This week it has become clear beyond doubt that, for Theresa May, party comes before country.
For months the Prime Minister has said that a snap, early election was, in her view, the last thing the country needed.
Now was not the time, she said, to be distracted from the job at hand.
But she has suddenly changed her mind – not for the good of the country – but for simple party advantage.
Her motive is clear. She knows that as the terms of her hard Brexit become clearer, the deep misgivings that so many people already have will increase and grow.
So she wants to act now to crush the parliamentary opposition that she faces. Labour’s self-inflicted weakness has presented the excuse.
Theresa May herself has said that politics is not a game, but by calling this election to suit her own party interests she is playing with fire.
No Prime Minister, not even Mrs Thatcher, has complained that there should not be robust debate in Parliament. That is a healthy and indeed necessary in any parliamentary democracy, but Theresa May does not seem willing to acknowledge any views other than hers.
That simply isn’t acceptable in a democracy. A virtual one party Tory state is a horrifying prospect – but given how weak Labour is, and the Lib Dem’s past record of propping up a Tory government, it is clear that only the SNP can offer strong and credible opposition in the House of Commons.
The SNP in this election will, as we always do, stand up for Scotland.

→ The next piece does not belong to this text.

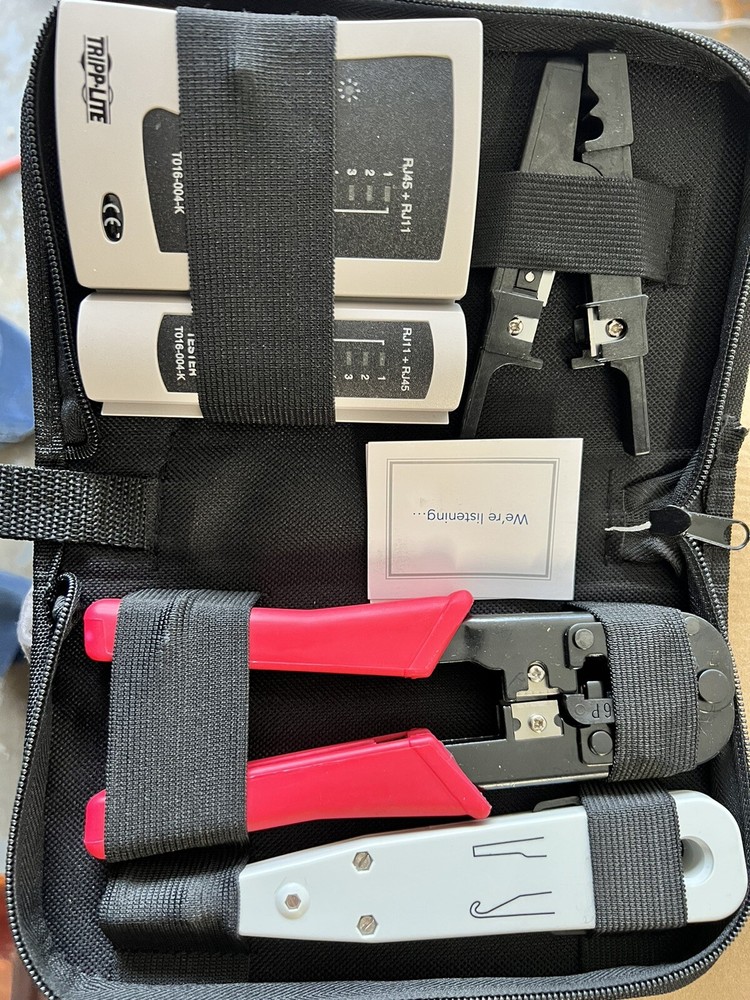 Tripp Lite 4-Piece Network Installer Tool Kit, Cable Tester, Crimper, LSA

The 2015 election turned UK politics on its head, and over the last two years, SNP MPs have provided the only effective opposition to the Tories at Westminster.
On issues from austerity to wasting billions of pounds on new nuclear weapons, the SNP has been the only clear and consistent voice speaking up for Scotland’s interests.

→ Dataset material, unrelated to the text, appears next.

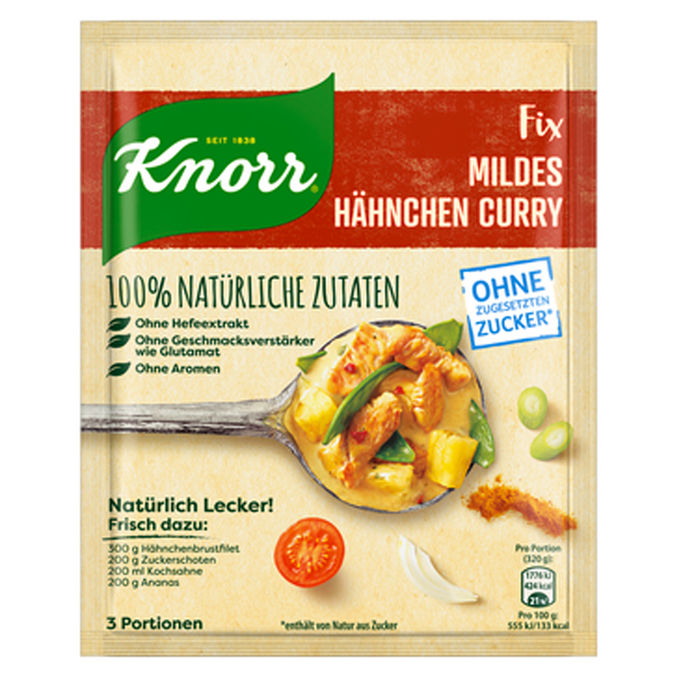 Fix Hähnchen Curry, 39g von Knorr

It was the consistent campaigning of SNP MPs which saw the Scotland Bill, which is seeing new powers devolved to the Scottish Parliament strengthened – though they are still not strong enough.
Mhairi Black, the youngest MP in over 300 years, has campaigned tirelessly on the injustice of women’s pensions being slashed.

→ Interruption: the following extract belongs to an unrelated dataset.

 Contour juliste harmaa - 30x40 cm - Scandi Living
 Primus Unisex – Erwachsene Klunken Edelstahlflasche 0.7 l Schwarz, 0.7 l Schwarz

Eilidh Whiteford secured a significant victory as her Private Member’s Bill – which will require the UK Government to ratify the Istanbul Convention on violence against women – received the backing of MPs.
Alison Thewliss has led the campaign on the two-child tax credit limit and the disgusting rape clause, which will require women who have been raped to prove this to a professional in order to access financial support for their child.
Rather than stand up for women and families on low incomes, the Scottish Tories have thrown their full weight behind the family cap and the rape clause – a decision which will haunt them throughout this campaign.
And Angus Robertson has regularly been the only leader in the Commons willing and able to hold the Prime Minister to account.
So as we head into this election campaign, the choice facing the people of Scotland is clear.
A vote for the SNP is a vote to protect Scotland’s interests. If the thought of an unfettered Tory government worries you – as it should – a vote for the SNP can help secure a strong opposition that can hold them to account.
A vote for the SNP is also a vote to end austerity and for investment in our public services.
And it is a vote to ensure that the future of Scotland – the kind of country we are – will be decided, not at Westminster but in Scotland, by the Scottish people.
Make no mistake – if the SNP wins this election in Scotland, and the Tories don’t, then Theresa May’s attempt to block our mandate to hold another referendum when the time is right, will crumble to dust
The fact is, there is already a cast-iron mandate for holding an independence referendum.
The SNP was elected, with the largest vote share in the history of the Scottish Parliament, on an explicit commitment that the Scottish Parliament should be able to hold a referendum in exactly the circumstances in which we now find ourselves – so there is an electoral mandate, endorsed by the Scottish Parliament just last month.
This General Election won’t decide the question of whether or not Scotland becomes independent – but it can ensure that the choice in future is one for the people of Scotland to make, not Westminster.
The desperate attempts by the Prime Minister to run from this mandate shows that she knows the damage she is doing in Scotland.
And she is running scared of TV debates in this election because she knows how badly her hypocrisy, contradictions and U-turns will be exposed.
Over the next few weeks we will ensure that the people of Scotland are clear about the choices open to them.
The simple fact is that there is no cost free Tory vote in this election.
We have already seen the damage the Tories have done since 2010, first with no majority of their own, and then with just a small majority.
Every Tory vote risks a strengthened Tory government and we should be in no doubt what that would mean.
It would mean not just the hardest possible Brexit, but also further austerity and deeper cuts.
It would mean damage to our public services and more pain for the vulnerable. And it would mean a rightwards shift in the governance of the UK that just a few years ago, UKIP could scarcely have dreamed of.
In short, the Tories would think they could do anything they want to Scotland and get away with it.
That is why it is so important that Scotland continues to have a strong voice against this Tory Government.
The SNP intend to make sure that in this election, the interests of Scotland come first.